Dans cette note nous avons tenté d’évoquer la nature et le modus vivendi des dites « guarimbas ». Nous affirmions :
« En réalité, ce qui se passe, c’est qu’un secteur de l’opposition qui représente les couches les plus élevées et la classe moyenne supérieure de la société vénézuélienne prétend générer une situation d’anarchie qui « justifie » une intervention étrangère, c’est-à-dire, nord-américaine. Ce qui est curieux dans cette supposée rébellion, c’est qu’elle a lieu exclusivement dans les quartiers où vivent les secteurs les plus aisés de la ville. C’est là, dans ces quartiers, les leurs, que des jeunes bien nourris, équipés de masques à gaz, de chemises et jeans de marque, le visage couvert d’un foulard, sortent tous les jours pour brûler des pneus, tendre des fils de fer en travers des rues à hauteur des conducteurs de moto, mettre le feu aux palmiers alors que, dans le reste de la ville, les gens mènent leur vie habituelle. C’est comme si à Buenos Aires – par exemple – se produisaient des mouvements de révolte (appelés « guarimbas » au Venezuela, dans des zones telles que Recoleta ou Barrio Norte, alors que règne le calme le plus absolu dans le reste de la ville, à Barracas, Chacarita, Constitucion, Mataderos, Flores. »
Dans un message de vive voix, Cecilia Todd, artiste connue et populaire a confirmé ce fait, il y a quelques jours, en soulignant que la vie continuait comme à l’habitude dans les zones Ouest de Caracas alors que la population de l’Est – les quartiers riches – étaient livrés à la violence terroriste de ces guarimbas.
Dans les derniers mois, les guarimbas sont devenues plus violentes, avec des tirs de mortiers, d’explosifs et d’armes à feu de différents types. La présence en leur sein d’éléments mercenaires est devenue de plus en plus claire, particulièrement dans la région frontalière avec la Colombie. Et comme nous le prévoyions dans cette note de mai, l’appel pour la formation d’une Constituante a complètement pris de court cette opposition maladroite et orgueilleuse qui annonçait, depuis deux ans, la chute imminente du président Maduro, tout comme, du temps où vivait le commandant Hugo Chavez, elle annonçait la mort imminente du chavisme.

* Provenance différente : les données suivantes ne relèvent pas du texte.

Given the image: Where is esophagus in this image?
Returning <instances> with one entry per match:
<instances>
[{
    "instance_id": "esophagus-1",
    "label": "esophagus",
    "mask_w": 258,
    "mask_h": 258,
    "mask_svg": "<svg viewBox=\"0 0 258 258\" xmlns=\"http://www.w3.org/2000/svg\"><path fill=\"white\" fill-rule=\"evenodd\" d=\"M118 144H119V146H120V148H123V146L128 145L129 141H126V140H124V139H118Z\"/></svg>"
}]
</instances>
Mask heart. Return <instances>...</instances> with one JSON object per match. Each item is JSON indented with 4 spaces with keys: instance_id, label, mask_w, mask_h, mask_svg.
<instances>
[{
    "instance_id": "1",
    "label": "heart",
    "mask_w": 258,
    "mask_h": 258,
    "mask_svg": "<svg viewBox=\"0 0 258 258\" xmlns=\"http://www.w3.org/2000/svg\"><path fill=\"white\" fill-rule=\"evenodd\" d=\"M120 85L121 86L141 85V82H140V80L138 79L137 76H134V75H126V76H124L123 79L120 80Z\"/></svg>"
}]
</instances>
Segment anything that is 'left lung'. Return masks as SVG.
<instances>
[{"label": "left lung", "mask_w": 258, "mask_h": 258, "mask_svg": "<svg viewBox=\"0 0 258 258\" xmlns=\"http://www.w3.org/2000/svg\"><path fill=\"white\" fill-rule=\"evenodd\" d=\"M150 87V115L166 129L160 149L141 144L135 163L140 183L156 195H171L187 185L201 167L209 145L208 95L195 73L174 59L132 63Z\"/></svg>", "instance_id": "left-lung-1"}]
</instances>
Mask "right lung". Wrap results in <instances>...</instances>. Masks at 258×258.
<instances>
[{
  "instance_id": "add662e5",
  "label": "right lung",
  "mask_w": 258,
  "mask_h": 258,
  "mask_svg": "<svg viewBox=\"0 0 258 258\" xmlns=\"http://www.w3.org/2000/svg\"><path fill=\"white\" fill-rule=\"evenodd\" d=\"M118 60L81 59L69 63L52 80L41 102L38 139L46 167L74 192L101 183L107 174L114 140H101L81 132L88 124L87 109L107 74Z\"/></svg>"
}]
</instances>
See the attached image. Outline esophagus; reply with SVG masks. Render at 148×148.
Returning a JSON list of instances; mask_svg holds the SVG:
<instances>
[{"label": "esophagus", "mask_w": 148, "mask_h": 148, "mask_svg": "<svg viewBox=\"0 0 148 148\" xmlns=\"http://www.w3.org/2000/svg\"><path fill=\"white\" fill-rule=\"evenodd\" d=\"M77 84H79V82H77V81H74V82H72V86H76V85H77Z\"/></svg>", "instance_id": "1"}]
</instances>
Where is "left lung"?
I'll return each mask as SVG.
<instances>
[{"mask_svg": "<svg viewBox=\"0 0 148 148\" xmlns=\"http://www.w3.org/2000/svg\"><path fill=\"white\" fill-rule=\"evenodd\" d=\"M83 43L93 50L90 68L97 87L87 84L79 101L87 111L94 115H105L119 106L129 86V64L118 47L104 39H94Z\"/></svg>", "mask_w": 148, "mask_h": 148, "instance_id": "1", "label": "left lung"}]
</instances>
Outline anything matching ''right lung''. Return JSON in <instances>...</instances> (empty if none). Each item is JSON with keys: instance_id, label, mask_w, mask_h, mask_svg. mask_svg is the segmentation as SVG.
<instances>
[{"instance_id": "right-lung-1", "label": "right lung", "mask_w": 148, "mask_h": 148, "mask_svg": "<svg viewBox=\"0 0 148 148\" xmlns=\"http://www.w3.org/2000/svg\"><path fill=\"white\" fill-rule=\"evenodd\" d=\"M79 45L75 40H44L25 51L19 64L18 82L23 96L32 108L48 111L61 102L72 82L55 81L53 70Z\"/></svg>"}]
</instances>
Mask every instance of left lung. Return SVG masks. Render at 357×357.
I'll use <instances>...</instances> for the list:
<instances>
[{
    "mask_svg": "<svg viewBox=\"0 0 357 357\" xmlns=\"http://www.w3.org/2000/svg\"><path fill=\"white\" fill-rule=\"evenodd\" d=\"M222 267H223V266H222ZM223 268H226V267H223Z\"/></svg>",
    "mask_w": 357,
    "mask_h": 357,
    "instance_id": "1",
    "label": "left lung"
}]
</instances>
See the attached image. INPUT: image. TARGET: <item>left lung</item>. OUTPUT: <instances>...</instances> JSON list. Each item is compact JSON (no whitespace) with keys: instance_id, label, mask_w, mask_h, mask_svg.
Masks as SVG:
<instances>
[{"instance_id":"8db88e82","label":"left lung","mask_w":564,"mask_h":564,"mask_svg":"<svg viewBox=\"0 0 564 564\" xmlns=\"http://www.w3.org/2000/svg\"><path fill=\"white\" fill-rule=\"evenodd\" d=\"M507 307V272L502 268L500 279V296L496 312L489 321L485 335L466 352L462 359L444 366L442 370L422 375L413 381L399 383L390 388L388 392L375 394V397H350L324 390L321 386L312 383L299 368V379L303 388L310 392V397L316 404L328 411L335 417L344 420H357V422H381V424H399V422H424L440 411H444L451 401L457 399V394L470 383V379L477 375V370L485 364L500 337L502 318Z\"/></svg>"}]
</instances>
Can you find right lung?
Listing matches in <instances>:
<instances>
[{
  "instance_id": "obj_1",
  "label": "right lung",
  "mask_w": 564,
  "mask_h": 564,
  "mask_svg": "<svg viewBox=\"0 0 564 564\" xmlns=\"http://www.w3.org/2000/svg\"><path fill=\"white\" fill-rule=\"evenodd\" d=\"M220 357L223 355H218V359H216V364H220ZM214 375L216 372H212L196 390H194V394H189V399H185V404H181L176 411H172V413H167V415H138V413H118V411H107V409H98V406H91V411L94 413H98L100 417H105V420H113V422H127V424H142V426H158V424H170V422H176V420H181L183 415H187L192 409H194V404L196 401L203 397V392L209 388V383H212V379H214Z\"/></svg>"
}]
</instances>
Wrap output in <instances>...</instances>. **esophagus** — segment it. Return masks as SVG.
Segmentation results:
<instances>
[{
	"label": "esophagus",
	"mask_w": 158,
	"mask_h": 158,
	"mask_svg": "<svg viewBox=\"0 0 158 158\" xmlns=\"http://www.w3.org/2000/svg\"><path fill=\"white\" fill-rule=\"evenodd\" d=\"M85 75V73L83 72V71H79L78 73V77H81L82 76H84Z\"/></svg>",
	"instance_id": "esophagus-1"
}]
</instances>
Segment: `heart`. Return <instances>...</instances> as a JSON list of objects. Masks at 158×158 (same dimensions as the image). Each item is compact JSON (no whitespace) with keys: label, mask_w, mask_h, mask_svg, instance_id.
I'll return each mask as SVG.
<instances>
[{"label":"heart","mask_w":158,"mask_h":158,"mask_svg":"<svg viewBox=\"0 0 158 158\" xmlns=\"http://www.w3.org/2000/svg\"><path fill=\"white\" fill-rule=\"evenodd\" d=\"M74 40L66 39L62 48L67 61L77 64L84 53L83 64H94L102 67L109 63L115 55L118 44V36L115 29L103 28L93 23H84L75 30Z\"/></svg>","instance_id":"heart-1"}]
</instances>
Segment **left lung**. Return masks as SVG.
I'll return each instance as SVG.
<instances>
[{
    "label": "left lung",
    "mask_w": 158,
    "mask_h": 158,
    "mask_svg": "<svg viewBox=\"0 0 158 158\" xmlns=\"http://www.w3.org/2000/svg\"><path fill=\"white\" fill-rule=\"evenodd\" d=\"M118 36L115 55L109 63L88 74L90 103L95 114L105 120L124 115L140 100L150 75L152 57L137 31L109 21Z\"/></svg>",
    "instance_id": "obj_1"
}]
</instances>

Nous autres les Argentins, nous avons connu ces annonces funèbres en diverses occasions, par le passé et dans les temps présents. Mais, en général, il s’agissait de gouvernements qui n’étaient plus au pouvoir. L’opposition vénézuélienne, formée de partis qui, il y a 25 ans, ignoraient l’existence de cette énorme masse de Vénézuéliens « bouseux », qui ne figuraient pas dans les recensements, qui n’avaient pas de papiers d’identité, qui ne votaient pas, qui étaient transparents ; jamais ses partisans n’ont compris le phénomène chaviste. Je me suis lassé de répéter, toutes les fois que j’en ai eu l’occasion, que le chavisme n’a pas été une révolution sociale. Il a été, dans cette optique, une révolution « physique » : il a rendu opaque ce qui jusqu’alors était transparent. Il est parvenu à ce que la lumière se reflète dans ces millions d’hommes et de femmes invisibles, et qu’elle les transforme en présence active, bruyante, mais surtout, ayant accès à la consommation et qui usait de leur droit de vote. Cette incorporation sociale de millions de compatriotes et la démocratisation – c’est-à-dire, la répartition vers les couches les plus modestes de la société – de la rente pétrolière, à travers ce que l’on a appelé les Missions, en plus des travaux d’infrastructure, de logement et de transport, a donné au chavisme une imbattable base sociale, qui garde en mémoire l’histoire de sa marginalisation, la pauvreté et l’ignorance auxquels les avaient condamnés les partis de la vieille quatrième république.
L’opposition, prise de court par l’appel d’une Constituante, a répondu par une farce électorale à laquelle n’a participé qu’un petit secteur de citoyens, en nombre imprécis puisqu’elle n’a pas eu d’autre idée que de brûler tous les procès-verbaux après avoir réalisé ce pseudo-scrutin.
De toute évidence, l’ensemble de la presse nord-américaine, européenne et latino-américaine – dont l’unanimité et l’indécence relèvent d’un scénario à la Orwell – s’est chargé de présenter à l’opinion publique une situation dans laquelle les terroristes encagoulés, munis de bombes, de mortiers et d’armes à feu, lesquels ont brûlé vifs des Vénézuéliens désarmés et sans défense, soupçonnés d’être chavistes, sont des jeunes idéalistes et affamés qui luttent pour du pain et la liberté. Parallèlement, et cela nous avons pu le voir jusqu’à l’indigestion sur nos écrans de télévision dégradée, le gouvernement Maduro, qui n’a pas fait autre chose que de tenter de défendre la légalité, respectant des critères de prudence et de modération, était présenté de façon ridicule comme une féroce dictature. Il n’en reste pas moins que cette « dictature » appelle aux élections, convoque des manifestations massives et soit reconnue par une majorité de la communauté internationale.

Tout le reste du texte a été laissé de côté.